ZADANIE DO WYKONANIA
Zwróć wszystkie wiersze poniższego listingu dokładnie w tej samej postaci, ale bez obrazów.

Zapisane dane
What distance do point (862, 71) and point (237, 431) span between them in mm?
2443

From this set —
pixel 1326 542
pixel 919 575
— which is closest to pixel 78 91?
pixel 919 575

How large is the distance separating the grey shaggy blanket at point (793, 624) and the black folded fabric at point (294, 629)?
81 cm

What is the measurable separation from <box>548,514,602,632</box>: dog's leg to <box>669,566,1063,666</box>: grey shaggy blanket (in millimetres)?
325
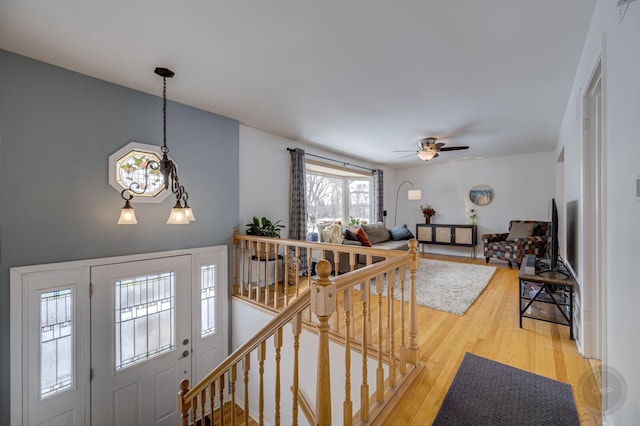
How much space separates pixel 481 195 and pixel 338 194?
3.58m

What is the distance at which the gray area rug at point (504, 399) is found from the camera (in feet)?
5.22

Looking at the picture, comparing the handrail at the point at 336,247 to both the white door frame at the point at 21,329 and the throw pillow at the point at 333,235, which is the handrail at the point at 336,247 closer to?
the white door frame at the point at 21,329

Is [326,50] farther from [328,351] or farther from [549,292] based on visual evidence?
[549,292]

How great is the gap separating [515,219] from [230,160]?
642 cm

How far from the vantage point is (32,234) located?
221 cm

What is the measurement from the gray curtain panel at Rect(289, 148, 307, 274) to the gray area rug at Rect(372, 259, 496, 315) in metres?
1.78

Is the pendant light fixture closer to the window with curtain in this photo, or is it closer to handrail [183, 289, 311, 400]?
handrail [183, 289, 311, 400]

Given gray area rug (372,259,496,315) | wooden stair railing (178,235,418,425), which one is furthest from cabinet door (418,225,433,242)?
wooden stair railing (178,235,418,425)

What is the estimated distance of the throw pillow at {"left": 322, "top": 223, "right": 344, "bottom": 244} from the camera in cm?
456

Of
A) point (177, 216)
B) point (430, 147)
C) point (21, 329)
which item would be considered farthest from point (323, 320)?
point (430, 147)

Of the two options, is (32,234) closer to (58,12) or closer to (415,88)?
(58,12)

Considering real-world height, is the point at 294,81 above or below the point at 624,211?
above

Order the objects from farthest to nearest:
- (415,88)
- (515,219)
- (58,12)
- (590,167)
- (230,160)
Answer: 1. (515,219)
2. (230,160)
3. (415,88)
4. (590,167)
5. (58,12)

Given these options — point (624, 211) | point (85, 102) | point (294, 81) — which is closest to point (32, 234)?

WYKONANE ZADANIE
What distance do point (862, 71) and point (237, 431) span between them in mm?
2443

From this set —
pixel 1326 542
pixel 919 575
— which is closest to pixel 78 91?
pixel 919 575

How large is the distance separating the grey shaggy blanket at point (793, 624) and the black folded fabric at point (294, 629)?
81 cm

What is the measurable separation from <box>548,514,602,632</box>: dog's leg to <box>669,566,1063,666</box>: grey shaggy blanket (in millimetres)?
325
How much space separates pixel 481 195 and pixel 338 194?
3.58m

What is the distance at which the gray area rug at point (504, 399) is found from the camera (in feet)?
5.22

Looking at the picture, comparing the handrail at the point at 336,247 to both the white door frame at the point at 21,329 and the throw pillow at the point at 333,235, which is the handrail at the point at 336,247 closer to?
the white door frame at the point at 21,329

Is [326,50] farther from [328,351] or farther from [549,292] based on visual evidence?
[549,292]

How great is the gap separating [515,219] from [230,160]?
642 cm

How far from the vantage point is (32,234) located?
221 cm

What is the measurement from the gray curtain panel at Rect(289, 148, 307, 274) to the gray area rug at Rect(372, 259, 496, 315) in metres?
1.78

Is the pendant light fixture closer to the window with curtain in this photo, or is it closer to handrail [183, 289, 311, 400]?
handrail [183, 289, 311, 400]

Given gray area rug (372,259,496,315) | wooden stair railing (178,235,418,425), which one is furthest from cabinet door (418,225,433,242)?
wooden stair railing (178,235,418,425)

What is the estimated distance of the throw pillow at {"left": 322, "top": 223, "right": 344, "bottom": 244} from the camera in cm?
456

Of
A) point (177, 216)
B) point (430, 147)
C) point (21, 329)
which item would be considered farthest from point (323, 320)?
point (430, 147)

Of the two options, is (32,234) closer to (58,12) or closer to (415,88)?
(58,12)

Considering real-world height, is the point at 294,81 above or below the point at 624,211?
above

Order the objects from farthest to nearest:
- (415,88)
- (515,219)
- (58,12)
- (590,167)
- (230,160)
Answer: 1. (515,219)
2. (230,160)
3. (415,88)
4. (590,167)
5. (58,12)

Given these options — point (624, 211) | point (85, 102) | point (294, 81) — which is closest to point (32, 234)?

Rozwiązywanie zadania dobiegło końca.